• Text block
----

Notes from the Editor

What Brand Is Your City?

March 23rd, 2010

From PCJ Editor Wayne Senville:

The idea -- and process -- of identifying, shaping, and promoting a particular image of a city or neighborhood has come to the fore in both the academic and popular press. It's called "branding."

Certainly, many cities have long had distinctive identities, and have been known -- sometimes worldwide -- for certain characteristics. Think: Chicago, The Windy City; Paris, City of Light. But in today's competitive economic environment, with cities clawing for new businesses and for tourist dollars, identities that emerged gradually over time -- and may not have even been particularly appealing -- are now being instantly forged with the help of advertising (oops, communications) firms and media conscious chambers of commerce and elected officials.

Here's a short excerpt, for example, from a recent article by Roger Yu in USA Today: "Cities use destination branding to lure tourists" (Feb. 11, 2010)

logo that says: Dayton Patented - Originals Wanted"Tom Biedenharn's new business cards contain a recruiting message: 'Dayton Patented. Originals Wanted.' The cards are a reminder that the city was once a place of innovation and is again serious about recruiting such talent, says Biedenharn, Dayton's public affairs manager.

'Destination branding,' such as Dayton is undertaking, is back in vogue as cities and states pursue image makeovers designed to help them stand out in the weak global economy, attract visitors and even lure people who might relocate.

----

• Data records
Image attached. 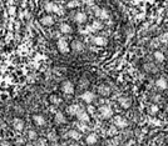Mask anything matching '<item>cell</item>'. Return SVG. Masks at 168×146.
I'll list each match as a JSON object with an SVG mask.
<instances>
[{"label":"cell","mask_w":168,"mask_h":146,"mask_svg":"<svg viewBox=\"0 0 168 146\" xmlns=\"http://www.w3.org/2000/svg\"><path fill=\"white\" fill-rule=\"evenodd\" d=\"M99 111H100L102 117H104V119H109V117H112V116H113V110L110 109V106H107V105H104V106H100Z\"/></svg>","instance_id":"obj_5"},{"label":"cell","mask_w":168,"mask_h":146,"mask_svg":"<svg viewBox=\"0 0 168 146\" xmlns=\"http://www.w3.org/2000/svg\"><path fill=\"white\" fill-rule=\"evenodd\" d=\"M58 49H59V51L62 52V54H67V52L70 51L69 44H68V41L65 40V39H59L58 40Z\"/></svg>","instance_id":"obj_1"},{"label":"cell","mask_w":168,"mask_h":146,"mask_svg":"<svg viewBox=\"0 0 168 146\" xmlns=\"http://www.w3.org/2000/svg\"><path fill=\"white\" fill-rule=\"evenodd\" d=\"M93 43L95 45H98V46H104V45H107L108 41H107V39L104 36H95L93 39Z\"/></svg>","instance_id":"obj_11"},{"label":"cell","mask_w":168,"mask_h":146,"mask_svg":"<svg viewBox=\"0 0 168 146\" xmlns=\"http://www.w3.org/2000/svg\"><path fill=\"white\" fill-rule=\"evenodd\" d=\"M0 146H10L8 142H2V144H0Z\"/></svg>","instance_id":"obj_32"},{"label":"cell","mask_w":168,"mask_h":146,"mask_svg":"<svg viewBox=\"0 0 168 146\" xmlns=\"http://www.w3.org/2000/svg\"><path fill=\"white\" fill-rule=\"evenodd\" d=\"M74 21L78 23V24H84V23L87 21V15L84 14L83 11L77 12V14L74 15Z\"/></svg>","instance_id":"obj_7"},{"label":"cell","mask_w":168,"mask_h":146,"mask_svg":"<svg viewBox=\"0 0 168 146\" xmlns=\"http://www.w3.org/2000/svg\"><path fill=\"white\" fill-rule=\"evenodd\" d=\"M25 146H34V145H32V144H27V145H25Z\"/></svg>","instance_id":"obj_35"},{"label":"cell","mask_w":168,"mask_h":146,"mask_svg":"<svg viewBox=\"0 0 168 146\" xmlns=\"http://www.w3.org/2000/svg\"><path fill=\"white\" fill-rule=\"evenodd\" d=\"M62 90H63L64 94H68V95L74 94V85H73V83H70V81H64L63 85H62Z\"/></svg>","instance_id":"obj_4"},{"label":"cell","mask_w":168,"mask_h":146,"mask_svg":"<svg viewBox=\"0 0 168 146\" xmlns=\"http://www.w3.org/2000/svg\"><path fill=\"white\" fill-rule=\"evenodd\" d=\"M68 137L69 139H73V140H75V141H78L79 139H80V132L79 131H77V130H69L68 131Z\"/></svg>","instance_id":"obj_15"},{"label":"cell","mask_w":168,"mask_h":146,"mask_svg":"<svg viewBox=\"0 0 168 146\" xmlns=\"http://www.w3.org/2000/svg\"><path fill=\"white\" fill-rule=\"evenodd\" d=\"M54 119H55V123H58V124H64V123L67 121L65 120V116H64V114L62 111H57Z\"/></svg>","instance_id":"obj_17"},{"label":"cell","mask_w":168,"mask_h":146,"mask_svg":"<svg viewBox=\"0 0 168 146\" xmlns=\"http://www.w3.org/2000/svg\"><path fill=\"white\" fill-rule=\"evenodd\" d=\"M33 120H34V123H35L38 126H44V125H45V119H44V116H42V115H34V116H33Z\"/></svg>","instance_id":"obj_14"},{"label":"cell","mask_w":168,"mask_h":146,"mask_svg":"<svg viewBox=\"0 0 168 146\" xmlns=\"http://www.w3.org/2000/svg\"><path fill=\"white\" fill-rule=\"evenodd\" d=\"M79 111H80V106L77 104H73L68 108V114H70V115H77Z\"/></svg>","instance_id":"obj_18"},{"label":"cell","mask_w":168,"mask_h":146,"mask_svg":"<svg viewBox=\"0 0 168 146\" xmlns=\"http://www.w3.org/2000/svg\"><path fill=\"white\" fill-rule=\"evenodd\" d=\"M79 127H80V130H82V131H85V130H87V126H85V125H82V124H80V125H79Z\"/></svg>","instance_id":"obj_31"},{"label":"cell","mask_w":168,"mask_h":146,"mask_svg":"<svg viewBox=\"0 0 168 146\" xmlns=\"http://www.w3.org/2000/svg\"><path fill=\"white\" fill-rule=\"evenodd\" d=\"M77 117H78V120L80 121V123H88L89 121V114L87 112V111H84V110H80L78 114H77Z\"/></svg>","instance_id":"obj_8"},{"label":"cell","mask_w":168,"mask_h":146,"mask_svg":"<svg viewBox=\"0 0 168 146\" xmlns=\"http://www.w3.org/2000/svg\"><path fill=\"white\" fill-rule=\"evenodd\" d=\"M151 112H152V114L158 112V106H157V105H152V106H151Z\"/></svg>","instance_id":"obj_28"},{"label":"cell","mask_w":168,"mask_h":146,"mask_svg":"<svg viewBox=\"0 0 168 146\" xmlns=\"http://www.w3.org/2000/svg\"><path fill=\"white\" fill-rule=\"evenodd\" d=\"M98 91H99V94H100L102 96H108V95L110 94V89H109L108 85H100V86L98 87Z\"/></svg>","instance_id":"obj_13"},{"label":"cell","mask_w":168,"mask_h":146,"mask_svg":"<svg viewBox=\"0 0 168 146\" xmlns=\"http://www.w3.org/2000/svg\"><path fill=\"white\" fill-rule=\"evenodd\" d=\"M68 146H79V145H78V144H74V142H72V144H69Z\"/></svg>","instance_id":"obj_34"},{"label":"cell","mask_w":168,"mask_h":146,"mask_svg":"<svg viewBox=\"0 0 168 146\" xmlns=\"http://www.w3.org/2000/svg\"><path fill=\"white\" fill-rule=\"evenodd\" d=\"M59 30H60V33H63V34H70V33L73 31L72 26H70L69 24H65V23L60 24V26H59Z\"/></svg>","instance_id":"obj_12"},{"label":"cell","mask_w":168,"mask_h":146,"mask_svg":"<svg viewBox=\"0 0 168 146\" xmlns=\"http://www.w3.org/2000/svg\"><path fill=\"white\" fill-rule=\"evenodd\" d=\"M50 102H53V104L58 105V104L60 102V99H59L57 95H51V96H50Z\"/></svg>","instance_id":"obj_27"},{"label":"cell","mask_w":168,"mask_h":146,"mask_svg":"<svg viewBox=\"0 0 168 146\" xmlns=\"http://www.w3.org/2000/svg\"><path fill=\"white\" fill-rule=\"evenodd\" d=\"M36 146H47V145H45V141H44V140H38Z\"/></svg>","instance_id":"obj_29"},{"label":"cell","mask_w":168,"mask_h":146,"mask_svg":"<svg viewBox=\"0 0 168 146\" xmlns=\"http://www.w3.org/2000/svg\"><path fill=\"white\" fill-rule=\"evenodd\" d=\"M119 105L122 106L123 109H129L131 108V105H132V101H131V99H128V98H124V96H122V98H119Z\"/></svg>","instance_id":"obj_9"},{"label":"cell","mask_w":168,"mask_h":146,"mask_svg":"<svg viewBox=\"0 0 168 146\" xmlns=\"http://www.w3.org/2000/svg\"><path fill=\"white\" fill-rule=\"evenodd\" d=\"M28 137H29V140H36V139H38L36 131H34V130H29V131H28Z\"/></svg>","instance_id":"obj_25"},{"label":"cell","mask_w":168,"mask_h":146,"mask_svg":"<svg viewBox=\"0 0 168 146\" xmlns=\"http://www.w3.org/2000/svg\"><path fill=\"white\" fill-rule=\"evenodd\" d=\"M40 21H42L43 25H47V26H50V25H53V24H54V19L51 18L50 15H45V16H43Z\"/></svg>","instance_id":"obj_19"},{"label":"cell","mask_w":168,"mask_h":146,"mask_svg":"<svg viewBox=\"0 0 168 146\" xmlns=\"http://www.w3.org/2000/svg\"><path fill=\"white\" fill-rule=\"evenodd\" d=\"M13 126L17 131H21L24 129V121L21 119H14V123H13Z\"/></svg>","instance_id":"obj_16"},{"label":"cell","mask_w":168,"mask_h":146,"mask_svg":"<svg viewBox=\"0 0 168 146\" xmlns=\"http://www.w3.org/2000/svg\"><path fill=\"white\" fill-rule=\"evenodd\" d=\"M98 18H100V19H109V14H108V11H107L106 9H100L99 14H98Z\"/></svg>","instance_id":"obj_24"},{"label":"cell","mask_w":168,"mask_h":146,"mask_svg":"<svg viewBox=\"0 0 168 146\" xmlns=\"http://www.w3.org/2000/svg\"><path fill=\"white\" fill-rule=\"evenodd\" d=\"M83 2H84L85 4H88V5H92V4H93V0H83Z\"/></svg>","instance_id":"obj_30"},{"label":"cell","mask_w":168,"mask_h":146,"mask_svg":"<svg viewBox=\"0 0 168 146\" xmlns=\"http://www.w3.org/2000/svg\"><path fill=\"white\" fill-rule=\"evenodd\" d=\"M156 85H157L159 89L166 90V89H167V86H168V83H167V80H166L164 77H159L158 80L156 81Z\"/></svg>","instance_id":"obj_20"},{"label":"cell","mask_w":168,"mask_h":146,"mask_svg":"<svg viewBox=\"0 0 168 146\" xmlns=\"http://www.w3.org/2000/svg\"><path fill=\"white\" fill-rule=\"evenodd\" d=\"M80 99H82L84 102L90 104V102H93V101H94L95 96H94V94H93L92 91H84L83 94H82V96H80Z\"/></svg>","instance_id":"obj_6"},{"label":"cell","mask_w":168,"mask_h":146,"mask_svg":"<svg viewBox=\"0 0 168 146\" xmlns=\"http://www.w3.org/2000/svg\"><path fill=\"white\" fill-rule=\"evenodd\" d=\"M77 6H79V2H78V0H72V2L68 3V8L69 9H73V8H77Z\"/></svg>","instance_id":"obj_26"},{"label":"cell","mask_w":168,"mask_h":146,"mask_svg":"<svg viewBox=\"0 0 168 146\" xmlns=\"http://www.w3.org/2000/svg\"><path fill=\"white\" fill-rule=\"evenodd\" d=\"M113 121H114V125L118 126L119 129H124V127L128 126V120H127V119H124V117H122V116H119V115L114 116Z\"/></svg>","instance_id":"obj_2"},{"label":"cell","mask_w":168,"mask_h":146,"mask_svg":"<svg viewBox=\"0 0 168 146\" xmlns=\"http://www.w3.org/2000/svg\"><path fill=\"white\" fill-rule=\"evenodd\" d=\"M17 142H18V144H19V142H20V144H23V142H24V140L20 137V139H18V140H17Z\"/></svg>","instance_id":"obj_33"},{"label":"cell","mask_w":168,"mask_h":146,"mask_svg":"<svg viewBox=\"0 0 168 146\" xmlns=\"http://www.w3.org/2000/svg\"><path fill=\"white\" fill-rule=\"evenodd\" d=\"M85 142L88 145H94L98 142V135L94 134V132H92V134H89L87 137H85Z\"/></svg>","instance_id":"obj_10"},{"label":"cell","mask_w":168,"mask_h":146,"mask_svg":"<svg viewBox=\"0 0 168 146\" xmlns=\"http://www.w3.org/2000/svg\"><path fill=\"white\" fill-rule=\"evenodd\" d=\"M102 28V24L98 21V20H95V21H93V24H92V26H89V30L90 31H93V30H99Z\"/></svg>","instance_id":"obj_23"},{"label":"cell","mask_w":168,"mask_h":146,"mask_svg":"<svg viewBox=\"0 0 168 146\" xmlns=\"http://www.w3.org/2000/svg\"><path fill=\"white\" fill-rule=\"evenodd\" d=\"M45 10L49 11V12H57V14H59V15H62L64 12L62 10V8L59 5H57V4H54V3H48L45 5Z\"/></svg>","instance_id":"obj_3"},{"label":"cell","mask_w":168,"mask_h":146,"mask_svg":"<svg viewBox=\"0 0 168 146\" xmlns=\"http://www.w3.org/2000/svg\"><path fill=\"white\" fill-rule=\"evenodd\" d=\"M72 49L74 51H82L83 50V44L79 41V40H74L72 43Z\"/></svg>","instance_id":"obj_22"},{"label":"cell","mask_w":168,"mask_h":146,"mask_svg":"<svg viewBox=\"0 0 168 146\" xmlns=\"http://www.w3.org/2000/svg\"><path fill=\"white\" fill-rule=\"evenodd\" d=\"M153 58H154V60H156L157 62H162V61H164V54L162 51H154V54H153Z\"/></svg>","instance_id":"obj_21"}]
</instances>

----

• The exercise
Can you write the next part of the editor's note on city branding, the text above the listing, starting after its final sentence?

• Result
City slogans have been around for decades. But image branding is taking on more urgency as visitors and meeting planners become more discriminating in spending their shrinking budgets. ...

For cities such as Dayton, Fresno and Cleveland, branding goes beyond tourism. It aims for a new identity that can stir local communities out of economic doldrums. ..."

Dayton even cleverly highlights its branding campaign on the city's web site -- asking visitors to nominate a Dayton "original." Selected people (and places) are then highlighted.

Another city that has just recently branded itself is Regina, Saskatchewan. As reported by Bruce Johnstone in The Leader-Post (Feb. 9, 2010):

Branding logo for city of Regina"Regina has a brand new brand in the form of a stylized letter R and a new slogan infinite horizons" -- to convey the city's boundless opportunities and enviable quality of life. Mayor Pat Fiacco unveiled the city's new brand at his annual State of the City address ... Fiacco said the new brand, developed over 18 months for $320,000 by Winnipeg advertising firm McKim Cringan George, will help promote the city, both inside and outside the province. ...

Following his address, Fiacco said spending close to $400,000 in developing a brand should more than pay for itself in population growth and job creation. 'It's the cost of doing business. Cities who do nothing, get nothing.' In fact, Fiacco said every new citizen adds $40,000 in per capita GDP to the local economy. 'So if we get 10 new people, this pretty much pays for itself over the course of time.' "

The City has even posted a Q&A page on its web site explaining what the new brand means and how it can be used.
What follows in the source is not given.